* Given request A: State how many lines in the rows below contain the string "objects", treating case as significant. Give only the number.

* Document extract:
::::::::
I've been going a million interviews on the book and the series this month which I should link to on the website, but here for now, here are some of the most common questions (and one uncommon one!)
Tell us a bit about
your latest book, and what inspired you to write such a story.
Blood Moon is the
second in my Huntress/FBI thriller series, which follows a haunted FBI agent on
the hunt for a female serial killer. But
if you talk to FBI profilers, some will tell you that from a psychological and
forensic standpoint, there’s no such thing as a female serial killer. Women commit homicide, but not sexual
homicide. That’s a little-known fact
that has interested me for a long time. For years I’ve been looking for the
right story to explore that issue.
Then two years ago I was at the San Francisco Bouchercon, the World
Mystery Convention, and there were two back-to-back discussions with several of
my favorite authors: Val McDermid interviewing Denise Mina, then Robert Crais
interviewing Lee Child. There was a lot of priceless stuff in those two hours,
but two things that really struck me from the McDermid/Mina chat were Val
saying that crime fiction is the best way to explore societal issues, and
Denise saying that she finds powerful inspiration in writing about what makes
her angry.
Write about what makes you angry? It doesn't take me a millisecond's
thought to make my list. Child sexual abuse is the top, no contest. Violence
against women and children. Discrimination of any kind. Religious intolerance.
War crimes. Genocide. Torture.
That anger has fueled a lot of my books and scripts over the years.
And then right after that, there was Lee Child talking about Reacher, one
of my favorite fictional characters, and it got me thinking about what it would
look like if a woman were doing what Reacher was doing. And that was
it—instantly I had the whole story of Huntress Moon,
the first book in the Huntress series.
What will the reader
learn after reading your book?
They’ll learn that there is no such thing as a female serial
killer! But the series also seems to
force readers to question their own beliefs about justice and punishment and
retribution. I am thrilled that so many people find themselves torn about what
they want to see happen to my killer, and that they even find themselves hoping
for a love that really shouldn’t ever happen.
So I guess what readers learn is that there may be some vast gray areas
between good and evil.
Did your book require
a lot of research?
Tons. I made this series hard for myself by making the main
character an FBI agent, which means I had to cram a lifetime of forensics and law
enforcement procedure into several months of catch-up. Luckily author and former police detective
Lee Lofland has created a fabulous program for writers to experience hands-on
police and forensics training under the supervision of an incredible professional
staff, the annual Writers Police Academy. I couldn’t write this series without
it.
How would you
describe your creative process while writing this book? Was it
stream-of-consciousness writing, or did you first write an outline?
::::::::
Spatial relationship records
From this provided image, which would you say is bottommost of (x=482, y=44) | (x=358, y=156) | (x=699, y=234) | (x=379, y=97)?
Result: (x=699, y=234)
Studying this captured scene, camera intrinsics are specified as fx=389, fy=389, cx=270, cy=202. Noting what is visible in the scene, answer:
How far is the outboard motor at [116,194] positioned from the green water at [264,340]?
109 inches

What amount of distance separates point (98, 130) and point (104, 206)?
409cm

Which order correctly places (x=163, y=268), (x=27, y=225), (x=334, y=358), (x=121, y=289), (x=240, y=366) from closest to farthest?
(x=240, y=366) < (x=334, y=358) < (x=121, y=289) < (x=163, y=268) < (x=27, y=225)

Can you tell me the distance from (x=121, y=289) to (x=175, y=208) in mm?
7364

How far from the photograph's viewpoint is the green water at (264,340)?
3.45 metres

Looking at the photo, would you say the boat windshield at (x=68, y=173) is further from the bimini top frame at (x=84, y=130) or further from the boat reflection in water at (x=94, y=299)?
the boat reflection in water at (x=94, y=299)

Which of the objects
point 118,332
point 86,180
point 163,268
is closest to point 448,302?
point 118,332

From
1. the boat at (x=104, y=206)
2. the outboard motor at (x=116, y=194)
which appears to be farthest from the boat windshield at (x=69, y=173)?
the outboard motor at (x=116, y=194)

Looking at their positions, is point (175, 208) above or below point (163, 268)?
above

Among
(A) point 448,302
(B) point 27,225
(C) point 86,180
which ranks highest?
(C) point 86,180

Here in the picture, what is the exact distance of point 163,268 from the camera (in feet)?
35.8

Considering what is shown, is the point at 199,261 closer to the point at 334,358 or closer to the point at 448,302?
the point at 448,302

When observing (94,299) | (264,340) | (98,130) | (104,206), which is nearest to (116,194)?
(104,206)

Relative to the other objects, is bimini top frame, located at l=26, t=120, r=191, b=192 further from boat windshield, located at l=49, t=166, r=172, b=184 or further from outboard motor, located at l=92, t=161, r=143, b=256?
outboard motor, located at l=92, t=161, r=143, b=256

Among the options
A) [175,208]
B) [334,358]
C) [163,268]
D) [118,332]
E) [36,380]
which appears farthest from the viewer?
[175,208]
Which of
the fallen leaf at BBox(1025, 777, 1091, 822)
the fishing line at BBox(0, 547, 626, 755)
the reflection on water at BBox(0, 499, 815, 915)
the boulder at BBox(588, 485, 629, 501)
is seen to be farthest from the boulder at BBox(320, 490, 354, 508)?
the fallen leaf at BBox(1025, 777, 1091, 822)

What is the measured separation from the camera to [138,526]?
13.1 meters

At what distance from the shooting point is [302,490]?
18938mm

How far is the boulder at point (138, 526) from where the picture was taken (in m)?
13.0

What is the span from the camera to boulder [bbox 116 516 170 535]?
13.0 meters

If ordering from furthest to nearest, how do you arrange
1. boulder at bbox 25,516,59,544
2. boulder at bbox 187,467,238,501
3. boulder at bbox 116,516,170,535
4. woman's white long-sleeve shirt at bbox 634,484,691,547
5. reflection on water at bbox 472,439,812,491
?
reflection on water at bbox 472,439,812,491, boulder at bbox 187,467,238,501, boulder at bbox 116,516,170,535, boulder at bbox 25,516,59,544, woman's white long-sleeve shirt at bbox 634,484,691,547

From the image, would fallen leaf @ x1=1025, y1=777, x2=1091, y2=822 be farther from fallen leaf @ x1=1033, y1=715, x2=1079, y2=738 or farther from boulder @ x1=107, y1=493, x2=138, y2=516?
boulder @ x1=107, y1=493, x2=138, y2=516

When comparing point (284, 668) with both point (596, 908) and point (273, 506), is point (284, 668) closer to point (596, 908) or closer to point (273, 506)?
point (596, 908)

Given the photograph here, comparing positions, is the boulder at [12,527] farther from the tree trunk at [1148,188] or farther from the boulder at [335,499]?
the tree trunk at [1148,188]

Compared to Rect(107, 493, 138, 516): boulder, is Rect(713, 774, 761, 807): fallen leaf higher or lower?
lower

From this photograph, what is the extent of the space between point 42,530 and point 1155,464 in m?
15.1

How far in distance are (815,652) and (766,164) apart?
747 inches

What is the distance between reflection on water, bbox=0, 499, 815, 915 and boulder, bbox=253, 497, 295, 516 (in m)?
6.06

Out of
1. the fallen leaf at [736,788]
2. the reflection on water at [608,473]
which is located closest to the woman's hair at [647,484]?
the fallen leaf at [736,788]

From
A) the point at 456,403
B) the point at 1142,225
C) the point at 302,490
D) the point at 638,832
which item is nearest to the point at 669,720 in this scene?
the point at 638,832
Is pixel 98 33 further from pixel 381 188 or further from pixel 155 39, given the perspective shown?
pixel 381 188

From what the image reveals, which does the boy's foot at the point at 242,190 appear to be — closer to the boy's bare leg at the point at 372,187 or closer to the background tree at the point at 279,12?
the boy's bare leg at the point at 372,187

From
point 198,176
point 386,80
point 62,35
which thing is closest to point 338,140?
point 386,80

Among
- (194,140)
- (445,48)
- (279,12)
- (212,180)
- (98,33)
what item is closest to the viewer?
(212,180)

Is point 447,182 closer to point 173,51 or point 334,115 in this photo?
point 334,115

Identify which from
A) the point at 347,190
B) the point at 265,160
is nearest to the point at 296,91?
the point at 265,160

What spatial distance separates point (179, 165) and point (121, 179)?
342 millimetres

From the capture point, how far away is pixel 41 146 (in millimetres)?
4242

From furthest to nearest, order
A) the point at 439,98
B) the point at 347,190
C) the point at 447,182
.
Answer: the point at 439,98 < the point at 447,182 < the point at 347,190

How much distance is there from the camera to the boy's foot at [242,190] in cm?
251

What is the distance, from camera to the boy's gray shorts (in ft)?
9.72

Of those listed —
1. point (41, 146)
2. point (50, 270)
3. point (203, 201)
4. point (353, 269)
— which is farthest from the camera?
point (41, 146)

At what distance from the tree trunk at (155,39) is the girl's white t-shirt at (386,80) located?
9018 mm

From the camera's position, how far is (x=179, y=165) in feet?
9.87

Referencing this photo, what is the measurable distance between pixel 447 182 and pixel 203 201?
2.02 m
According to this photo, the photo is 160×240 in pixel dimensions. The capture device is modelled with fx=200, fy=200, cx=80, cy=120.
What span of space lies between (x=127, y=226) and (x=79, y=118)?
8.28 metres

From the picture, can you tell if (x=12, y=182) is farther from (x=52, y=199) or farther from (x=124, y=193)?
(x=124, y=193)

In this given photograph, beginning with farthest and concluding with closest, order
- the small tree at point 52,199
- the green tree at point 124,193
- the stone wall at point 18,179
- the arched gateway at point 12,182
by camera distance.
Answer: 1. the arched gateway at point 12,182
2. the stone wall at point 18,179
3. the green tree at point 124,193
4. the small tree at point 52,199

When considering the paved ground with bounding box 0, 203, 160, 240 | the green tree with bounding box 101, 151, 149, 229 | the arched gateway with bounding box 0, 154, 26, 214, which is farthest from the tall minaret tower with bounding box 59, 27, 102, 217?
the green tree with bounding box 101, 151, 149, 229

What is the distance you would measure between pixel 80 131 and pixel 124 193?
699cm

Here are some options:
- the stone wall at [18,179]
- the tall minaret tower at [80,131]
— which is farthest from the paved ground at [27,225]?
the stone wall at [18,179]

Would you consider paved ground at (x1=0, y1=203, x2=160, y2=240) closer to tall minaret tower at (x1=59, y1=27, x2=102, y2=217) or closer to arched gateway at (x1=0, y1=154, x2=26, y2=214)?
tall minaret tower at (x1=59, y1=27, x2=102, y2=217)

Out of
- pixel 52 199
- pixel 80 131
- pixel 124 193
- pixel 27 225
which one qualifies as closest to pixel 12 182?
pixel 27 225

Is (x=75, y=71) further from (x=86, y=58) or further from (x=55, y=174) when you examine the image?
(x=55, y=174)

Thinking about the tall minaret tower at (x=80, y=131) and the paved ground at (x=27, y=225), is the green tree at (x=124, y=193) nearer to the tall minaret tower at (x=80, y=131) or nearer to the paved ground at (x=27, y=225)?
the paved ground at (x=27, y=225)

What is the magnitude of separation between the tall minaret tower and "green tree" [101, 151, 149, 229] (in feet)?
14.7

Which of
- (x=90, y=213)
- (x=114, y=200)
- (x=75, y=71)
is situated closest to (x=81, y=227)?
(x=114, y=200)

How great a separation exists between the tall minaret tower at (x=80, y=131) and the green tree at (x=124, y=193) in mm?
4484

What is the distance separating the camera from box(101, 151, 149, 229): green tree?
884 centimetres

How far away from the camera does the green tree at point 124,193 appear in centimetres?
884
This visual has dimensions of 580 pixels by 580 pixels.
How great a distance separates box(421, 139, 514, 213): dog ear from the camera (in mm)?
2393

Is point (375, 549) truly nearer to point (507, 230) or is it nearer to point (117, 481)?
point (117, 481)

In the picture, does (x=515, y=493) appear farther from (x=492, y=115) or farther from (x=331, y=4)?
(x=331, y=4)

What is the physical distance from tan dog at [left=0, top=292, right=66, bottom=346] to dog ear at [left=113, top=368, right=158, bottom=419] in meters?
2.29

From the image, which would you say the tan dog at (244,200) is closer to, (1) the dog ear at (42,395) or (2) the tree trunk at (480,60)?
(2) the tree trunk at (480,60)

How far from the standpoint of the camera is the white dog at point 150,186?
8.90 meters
::::::::
* Given request B: Go on with the author interview about the Huntress thriller series, starting right after its final sentence above.

* Response A: 2

* Response B:
I am a compulsive outliner. I was a screenwriter for eleven
years, and there’s no way to do that job without precise outlining. You need to be able to tell the whole story to
the studio long before you get to sit down to write. I use index cards, the three-act, eight-sequence
structure, a story grid, the whole nine yards – all the stuff I teach in my Screenwriting Tricks for Authors
workbooks. But once I have that outline,
the first draft can and often does take off in directions I never anticipated.
The characters have their own ideas about what needs to happen. You’d be a fool not to go with the flow in
the heat of the moment, to mix a metaphor.
Agatha Christie got
her best ideas while eating green apples in the bathtub. Steven Spielberg says
he gets his best ideas while driving on the highway. When do you get your best
ideas and why do you think this is?
Hmm, I’ve never tried green apples in the bathtub. Kind of sexy!
I agree with Spielberg, though (who wouldn’t?). Driving is very good for
me. Especially for this series, since the books are all about road trips – each
book in the series is an interstate manhunt.
More precisely, a womanhunt.
Night driving is the best. I also get a lot of ideas from
dreams. The shower is good. And dance
class.
Were you an avid reader
as a child? What type of books did you enjoy reading?
I was voracious. I
read everything. But I was always most attracted to mysteries, thrillers, and
horror. Anything with a spooky cover, I
was all over it. I need the adrenaline rush!
Stephen King, of course, Ira Levin, Ray Bradbury. Early on I discovered
that I especially love the feminine perspective on crime and the supernatural –
Shirley Jackson, Daphne DuMaurier, Mary Shelley, Agatha Christie, Barbara
Vine. I think women know a lot more than
men do about terror.
As an author, what is
your greatest reward?
Without
question, having readers read my books and experience the world and the
characters just as if they’re caught up in a film. And then being able to
dialogue with them about the story and characters and their experience of the
story. It’s such an intimate relationship. Incomparable.
- Alex
Huntress Moon, $3.99
A driven FBI agent is on the hunt for that most rare of all killers:
a female serial.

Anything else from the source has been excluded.